_PASSAGE_:
□ □ □ □ □ □ □
Some acknowledgements

I am an artist inspired by the way each medium enhances, obscures, and collaborates with the story it tells. For the past few years I have been changing my life.

 

The name given to me by my parents is Alexis Sarah Macnab. Before the zoomiverse, almost no one called me Alexis. My intimates found their own way to a nickname, and people I’ve only just met usually slide into one without thinking. This doesn’t bother me.*

 

My mother calls me Squirrel. She is an extraordinary mind, and from her I learned how to close read, the power of metaphor, and how to turn any space into a home. My father calls me Daughter. From him I get most of my features – brown hair, small hands – and the craving for a brisk morning jog.

 

Both my grandfathers were newspapermen who passed on a belief that hearing, and telling, a story in a certain way will change a person. My grandmothers instilled the warning that the hunger for pigment, for movement, for expression will not leave you no matter how much domesticity you stuff into your mouth.

 

My brother has the art bug (gene? special power?), too. His gift is composition, which he even applied to the newspaper trade as a layout editor. Apples and trees.

 

I’ve had some wonderful teachers (and some damaging ones). At eight-years-old I learned from June Willhite that I was a creator. She teaches me that, still. Joyce Piven teaches me to take play seriously. Rick Wamer teaches me what teaching is really about. Paul Moser teaches me to see myself as a professional. Jim Simpson and Travis Preston teach me to seek out, and trust, collaborators wiser than me. Janie Geiser teaches me to trust myself.
□ □ □ □ □ □ □
_EXTRACTED INFORMATION_:
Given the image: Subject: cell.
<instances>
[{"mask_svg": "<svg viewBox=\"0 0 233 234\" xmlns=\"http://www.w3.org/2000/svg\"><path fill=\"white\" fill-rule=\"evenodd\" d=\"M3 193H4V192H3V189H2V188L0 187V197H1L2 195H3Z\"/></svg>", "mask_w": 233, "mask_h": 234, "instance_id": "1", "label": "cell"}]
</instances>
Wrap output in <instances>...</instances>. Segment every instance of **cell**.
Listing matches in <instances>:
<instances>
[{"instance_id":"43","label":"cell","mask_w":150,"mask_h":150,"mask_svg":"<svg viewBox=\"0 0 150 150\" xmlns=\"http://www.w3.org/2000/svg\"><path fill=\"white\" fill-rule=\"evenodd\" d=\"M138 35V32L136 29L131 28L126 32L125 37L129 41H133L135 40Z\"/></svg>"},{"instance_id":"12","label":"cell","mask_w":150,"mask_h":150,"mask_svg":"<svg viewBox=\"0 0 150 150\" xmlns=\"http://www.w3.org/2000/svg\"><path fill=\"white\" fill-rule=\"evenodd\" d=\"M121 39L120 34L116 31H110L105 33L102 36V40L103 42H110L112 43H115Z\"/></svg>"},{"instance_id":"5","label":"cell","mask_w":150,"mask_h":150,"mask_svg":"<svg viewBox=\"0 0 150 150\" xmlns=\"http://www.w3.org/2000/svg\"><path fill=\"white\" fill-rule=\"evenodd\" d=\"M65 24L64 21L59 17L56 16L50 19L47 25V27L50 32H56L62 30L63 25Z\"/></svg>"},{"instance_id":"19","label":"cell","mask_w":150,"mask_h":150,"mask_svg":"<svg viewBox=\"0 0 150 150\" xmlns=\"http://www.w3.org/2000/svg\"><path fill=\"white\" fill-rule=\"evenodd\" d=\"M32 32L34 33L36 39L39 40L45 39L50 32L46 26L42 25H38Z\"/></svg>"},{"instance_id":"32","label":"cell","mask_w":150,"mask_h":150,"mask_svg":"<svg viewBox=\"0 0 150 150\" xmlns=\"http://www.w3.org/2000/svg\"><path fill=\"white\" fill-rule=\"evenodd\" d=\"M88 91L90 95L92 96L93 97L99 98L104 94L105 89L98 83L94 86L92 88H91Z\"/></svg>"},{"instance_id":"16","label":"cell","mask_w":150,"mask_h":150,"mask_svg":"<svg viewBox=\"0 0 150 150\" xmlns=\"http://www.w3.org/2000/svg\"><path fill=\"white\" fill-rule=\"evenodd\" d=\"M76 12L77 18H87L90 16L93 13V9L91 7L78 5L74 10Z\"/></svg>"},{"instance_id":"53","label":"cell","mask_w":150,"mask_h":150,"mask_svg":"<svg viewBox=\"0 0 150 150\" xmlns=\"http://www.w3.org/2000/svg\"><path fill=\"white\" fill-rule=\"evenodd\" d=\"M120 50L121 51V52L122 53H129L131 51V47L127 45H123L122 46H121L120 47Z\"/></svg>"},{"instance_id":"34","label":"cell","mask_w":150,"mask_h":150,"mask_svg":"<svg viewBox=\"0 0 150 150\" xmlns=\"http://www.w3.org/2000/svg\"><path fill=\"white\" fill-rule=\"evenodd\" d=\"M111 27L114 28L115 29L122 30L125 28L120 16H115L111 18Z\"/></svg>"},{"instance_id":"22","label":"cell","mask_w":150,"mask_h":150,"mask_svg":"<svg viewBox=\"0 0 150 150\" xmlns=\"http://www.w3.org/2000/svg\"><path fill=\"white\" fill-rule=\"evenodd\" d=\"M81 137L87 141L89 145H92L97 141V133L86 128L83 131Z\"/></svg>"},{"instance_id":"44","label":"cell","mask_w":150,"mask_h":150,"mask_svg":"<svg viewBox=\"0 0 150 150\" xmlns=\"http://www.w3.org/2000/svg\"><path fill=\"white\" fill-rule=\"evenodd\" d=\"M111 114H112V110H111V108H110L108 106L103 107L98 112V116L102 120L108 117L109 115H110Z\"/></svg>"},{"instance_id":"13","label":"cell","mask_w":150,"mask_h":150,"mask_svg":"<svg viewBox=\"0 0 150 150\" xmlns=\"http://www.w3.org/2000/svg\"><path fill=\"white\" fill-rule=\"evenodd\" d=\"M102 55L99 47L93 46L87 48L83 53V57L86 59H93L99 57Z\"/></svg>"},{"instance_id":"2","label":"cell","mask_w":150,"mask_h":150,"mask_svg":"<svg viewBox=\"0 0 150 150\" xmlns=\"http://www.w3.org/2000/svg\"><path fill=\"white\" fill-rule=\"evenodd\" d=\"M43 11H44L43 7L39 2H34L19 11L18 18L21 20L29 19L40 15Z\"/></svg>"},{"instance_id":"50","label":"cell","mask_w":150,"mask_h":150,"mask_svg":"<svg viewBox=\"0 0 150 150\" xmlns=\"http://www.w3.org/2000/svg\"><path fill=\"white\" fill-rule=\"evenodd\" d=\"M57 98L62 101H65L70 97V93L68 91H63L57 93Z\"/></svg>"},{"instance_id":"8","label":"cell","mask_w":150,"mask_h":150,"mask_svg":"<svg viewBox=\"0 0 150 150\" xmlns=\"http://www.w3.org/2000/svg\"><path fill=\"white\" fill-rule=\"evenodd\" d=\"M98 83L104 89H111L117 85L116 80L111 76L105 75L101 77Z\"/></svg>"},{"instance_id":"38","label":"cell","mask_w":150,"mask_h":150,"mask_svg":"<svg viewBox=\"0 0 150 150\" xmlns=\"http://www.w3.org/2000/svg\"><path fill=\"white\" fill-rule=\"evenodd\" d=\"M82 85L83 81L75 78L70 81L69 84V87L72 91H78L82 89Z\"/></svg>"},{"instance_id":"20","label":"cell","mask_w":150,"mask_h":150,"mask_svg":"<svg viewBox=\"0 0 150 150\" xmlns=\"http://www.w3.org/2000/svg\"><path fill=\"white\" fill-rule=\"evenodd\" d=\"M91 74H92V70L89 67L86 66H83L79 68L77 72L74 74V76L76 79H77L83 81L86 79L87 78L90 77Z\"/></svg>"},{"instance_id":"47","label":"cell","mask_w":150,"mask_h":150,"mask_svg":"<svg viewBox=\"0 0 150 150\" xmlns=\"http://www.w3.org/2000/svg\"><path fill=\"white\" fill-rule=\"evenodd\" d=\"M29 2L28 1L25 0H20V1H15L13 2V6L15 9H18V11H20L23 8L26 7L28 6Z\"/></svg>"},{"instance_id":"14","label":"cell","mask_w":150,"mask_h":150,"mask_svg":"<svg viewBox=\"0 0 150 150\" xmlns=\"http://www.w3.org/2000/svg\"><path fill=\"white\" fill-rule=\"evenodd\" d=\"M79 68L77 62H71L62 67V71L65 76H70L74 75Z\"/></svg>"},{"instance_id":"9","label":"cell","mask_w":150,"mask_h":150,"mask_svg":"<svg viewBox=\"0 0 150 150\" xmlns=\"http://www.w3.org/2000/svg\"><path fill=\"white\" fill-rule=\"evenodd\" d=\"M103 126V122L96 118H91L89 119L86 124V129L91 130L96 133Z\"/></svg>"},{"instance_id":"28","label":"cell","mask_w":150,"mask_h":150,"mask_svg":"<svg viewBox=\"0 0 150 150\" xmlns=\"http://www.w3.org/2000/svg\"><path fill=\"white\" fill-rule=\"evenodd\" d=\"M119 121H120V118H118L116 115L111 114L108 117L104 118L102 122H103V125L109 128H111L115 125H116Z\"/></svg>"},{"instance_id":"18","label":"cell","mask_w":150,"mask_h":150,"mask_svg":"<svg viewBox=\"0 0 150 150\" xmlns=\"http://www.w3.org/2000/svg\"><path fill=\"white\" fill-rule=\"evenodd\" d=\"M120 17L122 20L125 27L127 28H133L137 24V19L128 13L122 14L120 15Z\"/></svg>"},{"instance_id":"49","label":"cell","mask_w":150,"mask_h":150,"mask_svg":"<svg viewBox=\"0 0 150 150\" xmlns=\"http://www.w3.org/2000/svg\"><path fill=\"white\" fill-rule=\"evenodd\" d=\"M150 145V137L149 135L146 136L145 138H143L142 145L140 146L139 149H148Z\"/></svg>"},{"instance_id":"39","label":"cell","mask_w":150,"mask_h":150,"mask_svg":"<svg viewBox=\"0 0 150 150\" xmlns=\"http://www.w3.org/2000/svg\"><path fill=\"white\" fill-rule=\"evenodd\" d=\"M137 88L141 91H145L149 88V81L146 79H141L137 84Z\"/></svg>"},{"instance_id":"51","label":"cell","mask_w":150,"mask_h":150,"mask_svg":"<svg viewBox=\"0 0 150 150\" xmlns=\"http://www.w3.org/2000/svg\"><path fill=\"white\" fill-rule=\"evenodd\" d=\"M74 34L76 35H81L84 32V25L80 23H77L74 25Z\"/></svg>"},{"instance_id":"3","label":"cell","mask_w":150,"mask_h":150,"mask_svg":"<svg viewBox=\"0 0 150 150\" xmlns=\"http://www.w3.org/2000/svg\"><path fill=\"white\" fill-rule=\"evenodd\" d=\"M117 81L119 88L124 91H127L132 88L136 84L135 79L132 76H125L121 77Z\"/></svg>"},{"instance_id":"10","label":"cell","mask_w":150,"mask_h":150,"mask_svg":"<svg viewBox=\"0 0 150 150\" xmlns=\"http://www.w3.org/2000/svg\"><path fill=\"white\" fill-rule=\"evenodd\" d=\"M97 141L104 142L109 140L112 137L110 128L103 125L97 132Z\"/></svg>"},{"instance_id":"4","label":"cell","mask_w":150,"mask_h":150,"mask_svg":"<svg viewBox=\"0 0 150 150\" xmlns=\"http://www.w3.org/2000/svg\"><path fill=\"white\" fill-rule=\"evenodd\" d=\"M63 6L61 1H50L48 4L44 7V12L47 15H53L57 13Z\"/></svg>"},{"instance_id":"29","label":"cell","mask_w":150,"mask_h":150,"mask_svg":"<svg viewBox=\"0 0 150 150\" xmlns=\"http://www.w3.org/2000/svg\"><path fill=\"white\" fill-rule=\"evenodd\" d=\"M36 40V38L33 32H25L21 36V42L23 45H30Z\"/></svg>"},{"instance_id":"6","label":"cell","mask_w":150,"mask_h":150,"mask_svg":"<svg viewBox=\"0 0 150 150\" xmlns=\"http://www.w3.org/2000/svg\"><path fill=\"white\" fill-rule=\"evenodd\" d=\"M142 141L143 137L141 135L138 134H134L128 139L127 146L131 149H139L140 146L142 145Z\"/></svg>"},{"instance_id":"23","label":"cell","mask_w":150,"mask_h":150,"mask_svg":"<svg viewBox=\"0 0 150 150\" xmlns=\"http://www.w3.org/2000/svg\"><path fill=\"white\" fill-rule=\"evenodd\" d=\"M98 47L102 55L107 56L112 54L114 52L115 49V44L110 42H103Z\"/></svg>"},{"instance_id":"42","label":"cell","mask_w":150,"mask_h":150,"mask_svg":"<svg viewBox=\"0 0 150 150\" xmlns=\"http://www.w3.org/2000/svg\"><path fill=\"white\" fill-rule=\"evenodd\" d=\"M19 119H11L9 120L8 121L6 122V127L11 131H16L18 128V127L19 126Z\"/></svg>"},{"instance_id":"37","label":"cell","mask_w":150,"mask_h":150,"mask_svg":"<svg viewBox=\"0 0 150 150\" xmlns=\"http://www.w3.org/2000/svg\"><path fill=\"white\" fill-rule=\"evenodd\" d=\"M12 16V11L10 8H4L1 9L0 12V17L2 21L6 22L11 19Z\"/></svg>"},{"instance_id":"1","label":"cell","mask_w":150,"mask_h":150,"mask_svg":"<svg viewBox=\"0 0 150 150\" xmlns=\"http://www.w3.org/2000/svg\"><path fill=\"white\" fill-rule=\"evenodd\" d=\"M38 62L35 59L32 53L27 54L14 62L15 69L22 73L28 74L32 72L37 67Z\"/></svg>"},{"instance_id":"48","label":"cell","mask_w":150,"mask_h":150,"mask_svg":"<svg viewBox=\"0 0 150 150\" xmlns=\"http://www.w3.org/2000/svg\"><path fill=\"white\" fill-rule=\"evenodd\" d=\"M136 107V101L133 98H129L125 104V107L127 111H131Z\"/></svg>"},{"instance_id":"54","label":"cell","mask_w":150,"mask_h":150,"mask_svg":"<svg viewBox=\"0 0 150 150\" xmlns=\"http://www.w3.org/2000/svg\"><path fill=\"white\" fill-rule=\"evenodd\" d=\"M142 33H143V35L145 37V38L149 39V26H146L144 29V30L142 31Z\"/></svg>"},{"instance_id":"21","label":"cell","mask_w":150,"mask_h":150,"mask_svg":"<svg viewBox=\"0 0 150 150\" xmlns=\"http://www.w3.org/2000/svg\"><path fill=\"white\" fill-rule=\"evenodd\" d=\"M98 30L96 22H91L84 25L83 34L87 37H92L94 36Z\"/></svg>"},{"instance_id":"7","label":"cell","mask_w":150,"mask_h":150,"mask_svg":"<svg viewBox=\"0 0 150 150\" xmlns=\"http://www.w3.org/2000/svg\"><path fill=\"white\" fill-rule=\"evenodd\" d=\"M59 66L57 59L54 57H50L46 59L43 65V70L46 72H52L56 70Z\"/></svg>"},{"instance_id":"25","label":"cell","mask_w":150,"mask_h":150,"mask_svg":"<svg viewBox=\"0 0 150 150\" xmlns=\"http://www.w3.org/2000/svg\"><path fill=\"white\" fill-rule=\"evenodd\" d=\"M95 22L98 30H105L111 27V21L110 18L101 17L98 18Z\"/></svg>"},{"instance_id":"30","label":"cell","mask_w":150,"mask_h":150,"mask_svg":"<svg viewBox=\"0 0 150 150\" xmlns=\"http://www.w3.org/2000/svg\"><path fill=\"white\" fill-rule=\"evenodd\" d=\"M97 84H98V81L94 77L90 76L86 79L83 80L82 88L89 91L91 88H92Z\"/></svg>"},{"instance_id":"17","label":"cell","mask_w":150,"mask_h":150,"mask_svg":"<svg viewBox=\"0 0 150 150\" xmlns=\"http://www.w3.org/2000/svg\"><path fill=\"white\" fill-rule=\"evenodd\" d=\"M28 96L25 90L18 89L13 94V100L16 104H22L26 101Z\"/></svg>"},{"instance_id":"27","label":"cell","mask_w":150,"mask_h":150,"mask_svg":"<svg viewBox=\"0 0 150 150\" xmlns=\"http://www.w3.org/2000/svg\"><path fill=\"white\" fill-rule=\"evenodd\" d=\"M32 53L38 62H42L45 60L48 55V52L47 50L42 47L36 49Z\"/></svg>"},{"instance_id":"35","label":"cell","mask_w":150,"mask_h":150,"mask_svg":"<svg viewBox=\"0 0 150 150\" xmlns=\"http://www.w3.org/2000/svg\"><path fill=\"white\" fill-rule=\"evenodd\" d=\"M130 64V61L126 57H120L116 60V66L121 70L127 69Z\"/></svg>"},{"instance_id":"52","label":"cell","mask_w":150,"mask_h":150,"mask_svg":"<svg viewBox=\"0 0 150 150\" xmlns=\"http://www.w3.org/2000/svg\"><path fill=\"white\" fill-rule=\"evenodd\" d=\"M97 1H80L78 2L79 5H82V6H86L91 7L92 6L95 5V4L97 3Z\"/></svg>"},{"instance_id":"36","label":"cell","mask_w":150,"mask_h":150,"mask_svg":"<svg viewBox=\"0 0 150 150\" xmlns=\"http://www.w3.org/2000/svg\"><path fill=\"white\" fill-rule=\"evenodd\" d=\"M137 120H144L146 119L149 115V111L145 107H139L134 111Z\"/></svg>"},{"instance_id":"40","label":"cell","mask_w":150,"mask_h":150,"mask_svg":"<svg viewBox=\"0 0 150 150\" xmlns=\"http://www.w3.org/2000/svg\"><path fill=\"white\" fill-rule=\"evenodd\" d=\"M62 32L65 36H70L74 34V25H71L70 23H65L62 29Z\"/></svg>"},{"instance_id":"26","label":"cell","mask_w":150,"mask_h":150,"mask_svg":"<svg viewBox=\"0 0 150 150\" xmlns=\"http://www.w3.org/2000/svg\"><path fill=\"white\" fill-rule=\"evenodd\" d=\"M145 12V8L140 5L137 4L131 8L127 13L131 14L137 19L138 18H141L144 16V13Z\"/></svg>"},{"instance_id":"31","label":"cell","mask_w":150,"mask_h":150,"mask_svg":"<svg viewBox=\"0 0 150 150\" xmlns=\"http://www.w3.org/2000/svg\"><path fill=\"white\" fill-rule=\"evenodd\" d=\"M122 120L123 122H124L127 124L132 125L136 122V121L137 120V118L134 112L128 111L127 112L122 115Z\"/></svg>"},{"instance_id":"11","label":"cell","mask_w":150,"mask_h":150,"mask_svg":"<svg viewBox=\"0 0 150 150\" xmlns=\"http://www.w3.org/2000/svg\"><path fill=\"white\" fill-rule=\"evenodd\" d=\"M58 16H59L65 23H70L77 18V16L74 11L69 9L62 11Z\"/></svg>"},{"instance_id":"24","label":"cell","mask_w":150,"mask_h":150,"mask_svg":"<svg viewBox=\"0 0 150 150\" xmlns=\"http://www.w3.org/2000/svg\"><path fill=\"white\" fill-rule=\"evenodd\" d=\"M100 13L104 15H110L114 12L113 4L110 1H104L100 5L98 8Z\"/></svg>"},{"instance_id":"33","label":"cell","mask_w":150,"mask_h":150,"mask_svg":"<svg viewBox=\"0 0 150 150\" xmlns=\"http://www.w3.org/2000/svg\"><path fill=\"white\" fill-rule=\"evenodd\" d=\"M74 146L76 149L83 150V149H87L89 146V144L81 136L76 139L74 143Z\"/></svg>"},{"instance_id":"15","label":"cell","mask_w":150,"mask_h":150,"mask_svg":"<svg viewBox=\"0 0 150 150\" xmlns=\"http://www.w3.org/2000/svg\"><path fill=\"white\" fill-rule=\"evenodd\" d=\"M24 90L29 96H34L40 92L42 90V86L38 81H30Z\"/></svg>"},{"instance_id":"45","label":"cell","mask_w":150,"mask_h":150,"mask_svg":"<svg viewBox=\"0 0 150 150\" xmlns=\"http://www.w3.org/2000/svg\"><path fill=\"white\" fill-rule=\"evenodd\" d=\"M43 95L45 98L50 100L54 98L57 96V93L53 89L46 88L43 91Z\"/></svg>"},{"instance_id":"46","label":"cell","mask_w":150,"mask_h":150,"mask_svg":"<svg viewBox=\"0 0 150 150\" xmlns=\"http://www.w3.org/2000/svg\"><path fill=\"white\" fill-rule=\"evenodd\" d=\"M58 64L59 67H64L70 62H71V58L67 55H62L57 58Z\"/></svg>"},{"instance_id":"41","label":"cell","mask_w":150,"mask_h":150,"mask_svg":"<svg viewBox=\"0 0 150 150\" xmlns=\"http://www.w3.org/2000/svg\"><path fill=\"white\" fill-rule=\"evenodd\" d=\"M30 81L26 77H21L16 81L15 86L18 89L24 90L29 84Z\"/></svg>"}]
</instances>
□ □ □ □ □ □ □
_TASK_: Retype everything in the acknowledgements from "My mother calls" down to "brisk morning jog.", word for word.

_WRITTEN ANSWER_:
My mother calls me Squirrel. She is an extraordinary mind, and from her I learned how to close read, the power of metaphor, and how to turn any space into a home. My father calls me Daughter. From him I get most of my features – brown hair, small hands – and the craving for a brisk morning jog.